- _The exercise_: Copy out word for word the entries from the line containing "Would it be accurate to say the" through the end of the entries, including both ends.

Dataset entries:
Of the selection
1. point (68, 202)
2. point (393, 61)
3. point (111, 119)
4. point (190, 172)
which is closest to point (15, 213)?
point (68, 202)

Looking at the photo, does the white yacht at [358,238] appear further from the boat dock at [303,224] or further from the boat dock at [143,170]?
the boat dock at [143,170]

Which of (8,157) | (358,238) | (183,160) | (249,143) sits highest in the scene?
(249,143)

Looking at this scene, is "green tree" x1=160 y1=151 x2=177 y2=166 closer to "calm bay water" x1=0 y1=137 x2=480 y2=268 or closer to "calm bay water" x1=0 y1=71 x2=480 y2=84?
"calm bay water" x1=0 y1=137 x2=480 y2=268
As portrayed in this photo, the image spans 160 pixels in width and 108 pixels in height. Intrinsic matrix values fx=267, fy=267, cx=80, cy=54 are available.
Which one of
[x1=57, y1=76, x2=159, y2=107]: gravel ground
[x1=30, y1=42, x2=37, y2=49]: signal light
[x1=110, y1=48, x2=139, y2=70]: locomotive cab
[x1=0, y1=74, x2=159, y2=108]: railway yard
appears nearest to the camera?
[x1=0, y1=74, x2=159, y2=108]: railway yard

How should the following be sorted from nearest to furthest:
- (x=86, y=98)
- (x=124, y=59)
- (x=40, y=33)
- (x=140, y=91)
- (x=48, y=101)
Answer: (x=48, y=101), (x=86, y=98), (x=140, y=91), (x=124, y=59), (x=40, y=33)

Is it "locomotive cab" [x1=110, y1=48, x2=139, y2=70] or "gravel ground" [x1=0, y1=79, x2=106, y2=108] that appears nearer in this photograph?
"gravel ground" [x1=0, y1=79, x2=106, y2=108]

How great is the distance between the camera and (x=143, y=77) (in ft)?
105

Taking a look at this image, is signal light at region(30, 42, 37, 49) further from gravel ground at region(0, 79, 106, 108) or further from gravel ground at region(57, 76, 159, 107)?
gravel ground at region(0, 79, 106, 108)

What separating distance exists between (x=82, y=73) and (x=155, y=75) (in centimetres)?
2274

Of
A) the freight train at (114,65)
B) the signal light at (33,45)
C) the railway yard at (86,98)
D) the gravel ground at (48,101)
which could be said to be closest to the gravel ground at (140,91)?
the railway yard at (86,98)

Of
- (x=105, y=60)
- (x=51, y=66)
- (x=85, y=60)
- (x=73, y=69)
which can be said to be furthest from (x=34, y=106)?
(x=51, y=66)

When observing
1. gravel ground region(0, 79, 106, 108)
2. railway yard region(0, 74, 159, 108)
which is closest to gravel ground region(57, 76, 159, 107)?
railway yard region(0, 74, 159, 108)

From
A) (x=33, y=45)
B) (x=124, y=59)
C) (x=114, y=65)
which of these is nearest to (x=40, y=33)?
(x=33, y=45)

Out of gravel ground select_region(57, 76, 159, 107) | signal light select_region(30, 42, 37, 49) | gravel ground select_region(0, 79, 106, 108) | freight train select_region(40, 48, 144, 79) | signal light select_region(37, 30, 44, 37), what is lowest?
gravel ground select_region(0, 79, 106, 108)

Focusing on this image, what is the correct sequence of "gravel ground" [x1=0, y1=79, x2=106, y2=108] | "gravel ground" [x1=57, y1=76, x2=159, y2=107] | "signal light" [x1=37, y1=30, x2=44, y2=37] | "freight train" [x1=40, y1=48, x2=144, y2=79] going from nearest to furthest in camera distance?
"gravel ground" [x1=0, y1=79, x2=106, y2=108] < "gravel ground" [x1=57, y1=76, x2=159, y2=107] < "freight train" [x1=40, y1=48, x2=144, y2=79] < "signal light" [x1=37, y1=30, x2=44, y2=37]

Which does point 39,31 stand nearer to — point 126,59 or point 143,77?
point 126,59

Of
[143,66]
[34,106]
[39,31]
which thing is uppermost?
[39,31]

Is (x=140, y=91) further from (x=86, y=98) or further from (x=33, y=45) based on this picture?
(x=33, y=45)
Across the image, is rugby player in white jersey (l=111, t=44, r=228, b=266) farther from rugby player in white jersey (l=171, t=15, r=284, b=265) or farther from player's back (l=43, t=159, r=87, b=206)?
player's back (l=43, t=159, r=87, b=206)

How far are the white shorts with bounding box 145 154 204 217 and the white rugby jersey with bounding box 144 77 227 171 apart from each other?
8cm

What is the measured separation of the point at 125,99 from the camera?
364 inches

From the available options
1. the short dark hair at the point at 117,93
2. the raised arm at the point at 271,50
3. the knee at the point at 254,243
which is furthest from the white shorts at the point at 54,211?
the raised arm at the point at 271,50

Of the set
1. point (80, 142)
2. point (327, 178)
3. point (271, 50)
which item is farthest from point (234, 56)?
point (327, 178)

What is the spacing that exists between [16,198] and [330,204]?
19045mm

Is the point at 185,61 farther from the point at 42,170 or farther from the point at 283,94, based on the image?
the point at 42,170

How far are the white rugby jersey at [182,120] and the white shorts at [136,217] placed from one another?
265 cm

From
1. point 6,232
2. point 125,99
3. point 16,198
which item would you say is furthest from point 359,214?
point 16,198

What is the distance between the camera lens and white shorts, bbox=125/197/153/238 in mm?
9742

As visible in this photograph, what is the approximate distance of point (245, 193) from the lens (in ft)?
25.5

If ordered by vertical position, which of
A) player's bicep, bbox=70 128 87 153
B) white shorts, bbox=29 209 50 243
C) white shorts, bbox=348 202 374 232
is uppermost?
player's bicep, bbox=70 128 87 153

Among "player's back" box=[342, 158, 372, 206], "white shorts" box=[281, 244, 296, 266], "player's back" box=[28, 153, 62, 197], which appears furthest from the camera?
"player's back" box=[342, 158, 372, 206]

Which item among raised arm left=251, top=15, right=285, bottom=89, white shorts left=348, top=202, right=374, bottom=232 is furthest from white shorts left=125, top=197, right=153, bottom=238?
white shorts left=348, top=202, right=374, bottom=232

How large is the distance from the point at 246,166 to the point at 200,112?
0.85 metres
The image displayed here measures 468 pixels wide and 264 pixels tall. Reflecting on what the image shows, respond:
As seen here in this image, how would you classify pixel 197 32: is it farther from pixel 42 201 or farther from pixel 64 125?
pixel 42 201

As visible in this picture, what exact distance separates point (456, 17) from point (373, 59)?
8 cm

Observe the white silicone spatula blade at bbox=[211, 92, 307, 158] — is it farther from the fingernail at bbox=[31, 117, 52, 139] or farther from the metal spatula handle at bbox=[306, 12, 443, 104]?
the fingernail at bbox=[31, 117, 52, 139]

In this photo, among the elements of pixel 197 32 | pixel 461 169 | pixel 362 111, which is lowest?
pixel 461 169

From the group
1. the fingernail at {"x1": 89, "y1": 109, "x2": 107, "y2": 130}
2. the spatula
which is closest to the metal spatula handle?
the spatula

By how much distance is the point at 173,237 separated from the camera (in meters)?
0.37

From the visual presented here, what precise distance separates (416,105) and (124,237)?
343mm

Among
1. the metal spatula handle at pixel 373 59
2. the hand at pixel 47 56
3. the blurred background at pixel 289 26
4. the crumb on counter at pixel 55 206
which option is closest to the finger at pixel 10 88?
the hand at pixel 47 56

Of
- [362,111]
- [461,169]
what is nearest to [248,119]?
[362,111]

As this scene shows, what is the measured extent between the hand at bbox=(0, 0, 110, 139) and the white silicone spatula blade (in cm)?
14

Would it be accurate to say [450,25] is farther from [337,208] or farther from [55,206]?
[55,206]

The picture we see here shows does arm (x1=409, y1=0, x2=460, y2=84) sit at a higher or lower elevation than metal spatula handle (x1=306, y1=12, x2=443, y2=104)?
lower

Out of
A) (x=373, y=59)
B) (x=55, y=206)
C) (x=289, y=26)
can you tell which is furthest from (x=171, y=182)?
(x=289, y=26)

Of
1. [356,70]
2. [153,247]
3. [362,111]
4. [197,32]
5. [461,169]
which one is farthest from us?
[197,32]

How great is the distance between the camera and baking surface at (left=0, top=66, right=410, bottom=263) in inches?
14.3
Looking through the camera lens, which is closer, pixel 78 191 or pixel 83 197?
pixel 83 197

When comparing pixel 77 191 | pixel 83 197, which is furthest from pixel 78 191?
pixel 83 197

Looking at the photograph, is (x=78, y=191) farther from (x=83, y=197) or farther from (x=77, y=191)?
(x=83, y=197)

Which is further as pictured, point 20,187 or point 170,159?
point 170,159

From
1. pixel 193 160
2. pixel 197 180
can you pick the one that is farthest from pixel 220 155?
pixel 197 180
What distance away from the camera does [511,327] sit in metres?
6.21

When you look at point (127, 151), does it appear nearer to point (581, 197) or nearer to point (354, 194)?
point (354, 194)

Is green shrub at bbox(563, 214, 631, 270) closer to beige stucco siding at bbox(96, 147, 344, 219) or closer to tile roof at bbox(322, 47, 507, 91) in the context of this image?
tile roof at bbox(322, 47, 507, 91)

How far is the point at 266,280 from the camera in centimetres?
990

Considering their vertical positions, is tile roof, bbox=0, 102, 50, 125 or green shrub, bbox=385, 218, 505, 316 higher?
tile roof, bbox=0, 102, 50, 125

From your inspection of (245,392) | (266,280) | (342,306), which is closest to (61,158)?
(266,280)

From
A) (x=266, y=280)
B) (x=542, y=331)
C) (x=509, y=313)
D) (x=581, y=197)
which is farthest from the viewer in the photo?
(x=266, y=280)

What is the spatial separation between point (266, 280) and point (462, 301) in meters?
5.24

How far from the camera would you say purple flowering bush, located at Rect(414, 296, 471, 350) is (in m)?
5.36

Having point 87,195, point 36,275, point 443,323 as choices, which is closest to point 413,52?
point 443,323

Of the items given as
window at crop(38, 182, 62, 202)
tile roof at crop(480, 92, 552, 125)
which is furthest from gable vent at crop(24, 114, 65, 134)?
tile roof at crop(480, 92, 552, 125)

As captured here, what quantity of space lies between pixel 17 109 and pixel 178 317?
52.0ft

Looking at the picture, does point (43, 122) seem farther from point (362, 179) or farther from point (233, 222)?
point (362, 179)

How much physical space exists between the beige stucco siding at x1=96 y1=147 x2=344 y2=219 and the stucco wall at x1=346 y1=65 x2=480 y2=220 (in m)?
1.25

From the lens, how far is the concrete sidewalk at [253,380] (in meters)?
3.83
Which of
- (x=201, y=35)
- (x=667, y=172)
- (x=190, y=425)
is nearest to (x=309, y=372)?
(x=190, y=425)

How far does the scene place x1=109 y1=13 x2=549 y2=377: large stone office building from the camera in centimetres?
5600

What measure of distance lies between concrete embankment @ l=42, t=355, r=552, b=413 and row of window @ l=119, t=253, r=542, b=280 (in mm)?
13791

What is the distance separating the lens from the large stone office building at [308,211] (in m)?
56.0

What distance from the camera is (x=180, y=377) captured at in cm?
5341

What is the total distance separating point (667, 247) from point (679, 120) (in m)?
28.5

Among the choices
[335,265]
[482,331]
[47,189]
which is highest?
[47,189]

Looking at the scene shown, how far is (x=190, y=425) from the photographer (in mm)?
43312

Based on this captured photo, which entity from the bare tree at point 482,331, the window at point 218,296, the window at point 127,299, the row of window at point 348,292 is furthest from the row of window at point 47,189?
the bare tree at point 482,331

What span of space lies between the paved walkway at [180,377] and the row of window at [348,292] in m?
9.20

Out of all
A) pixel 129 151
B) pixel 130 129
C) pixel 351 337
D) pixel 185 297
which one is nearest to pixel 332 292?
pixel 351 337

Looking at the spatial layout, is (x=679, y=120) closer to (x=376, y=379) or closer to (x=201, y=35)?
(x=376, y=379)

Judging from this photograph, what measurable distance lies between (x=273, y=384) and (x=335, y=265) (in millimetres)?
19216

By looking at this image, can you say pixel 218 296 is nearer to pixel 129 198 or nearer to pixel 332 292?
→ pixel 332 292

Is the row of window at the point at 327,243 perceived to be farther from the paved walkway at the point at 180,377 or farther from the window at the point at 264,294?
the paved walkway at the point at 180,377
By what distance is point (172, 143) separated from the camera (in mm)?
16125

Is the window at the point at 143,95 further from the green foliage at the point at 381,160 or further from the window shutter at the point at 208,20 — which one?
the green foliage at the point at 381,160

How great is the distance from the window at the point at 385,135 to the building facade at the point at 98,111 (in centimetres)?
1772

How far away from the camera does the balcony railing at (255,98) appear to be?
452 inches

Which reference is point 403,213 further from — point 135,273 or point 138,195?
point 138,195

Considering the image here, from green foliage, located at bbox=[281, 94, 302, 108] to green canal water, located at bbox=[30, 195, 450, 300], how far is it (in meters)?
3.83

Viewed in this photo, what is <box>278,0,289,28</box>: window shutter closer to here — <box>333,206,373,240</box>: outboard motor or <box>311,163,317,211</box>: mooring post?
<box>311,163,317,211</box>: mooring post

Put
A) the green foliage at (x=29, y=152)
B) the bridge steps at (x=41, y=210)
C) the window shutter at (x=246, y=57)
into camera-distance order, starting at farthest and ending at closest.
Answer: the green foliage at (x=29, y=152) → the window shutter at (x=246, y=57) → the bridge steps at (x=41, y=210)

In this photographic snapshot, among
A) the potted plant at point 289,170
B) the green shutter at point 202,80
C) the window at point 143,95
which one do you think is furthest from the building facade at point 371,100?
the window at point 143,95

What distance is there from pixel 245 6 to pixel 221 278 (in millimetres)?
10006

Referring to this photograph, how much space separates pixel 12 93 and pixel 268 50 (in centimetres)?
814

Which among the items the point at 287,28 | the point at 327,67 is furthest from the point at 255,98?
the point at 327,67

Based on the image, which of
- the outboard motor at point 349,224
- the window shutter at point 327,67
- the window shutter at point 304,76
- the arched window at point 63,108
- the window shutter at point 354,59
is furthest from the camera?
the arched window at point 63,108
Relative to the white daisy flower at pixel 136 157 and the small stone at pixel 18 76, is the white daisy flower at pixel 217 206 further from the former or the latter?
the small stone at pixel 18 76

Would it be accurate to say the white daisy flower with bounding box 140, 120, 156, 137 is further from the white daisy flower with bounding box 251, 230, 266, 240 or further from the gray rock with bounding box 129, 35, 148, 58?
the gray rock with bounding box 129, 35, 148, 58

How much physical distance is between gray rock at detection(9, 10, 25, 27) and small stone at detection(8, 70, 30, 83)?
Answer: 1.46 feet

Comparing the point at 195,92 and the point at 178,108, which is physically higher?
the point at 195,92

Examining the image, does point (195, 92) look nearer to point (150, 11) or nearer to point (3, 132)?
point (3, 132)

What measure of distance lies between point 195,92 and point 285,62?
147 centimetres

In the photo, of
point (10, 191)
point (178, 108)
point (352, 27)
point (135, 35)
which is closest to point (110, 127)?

- _Reply_:
Would it be accurate to say the white daisy flower with bounding box 140, 120, 156, 137 is further from the white daisy flower with bounding box 251, 230, 266, 240 or further from the gray rock with bounding box 129, 35, 148, 58?
the gray rock with bounding box 129, 35, 148, 58

How much physical distance is between gray rock at detection(9, 10, 25, 27) and small stone at detection(8, 70, 30, 83)?
Answer: 1.46 feet

Comparing the point at 195,92 and the point at 178,108, which is physically higher?
the point at 195,92

Examining the image, does point (195, 92) look nearer to point (150, 11) or nearer to point (3, 132)?
point (3, 132)

What measure of distance lies between point 195,92 and point 285,62?
147 centimetres

In the photo, of
point (10, 191)
point (178, 108)
point (352, 27)
point (135, 35)
which is closest to point (110, 127)?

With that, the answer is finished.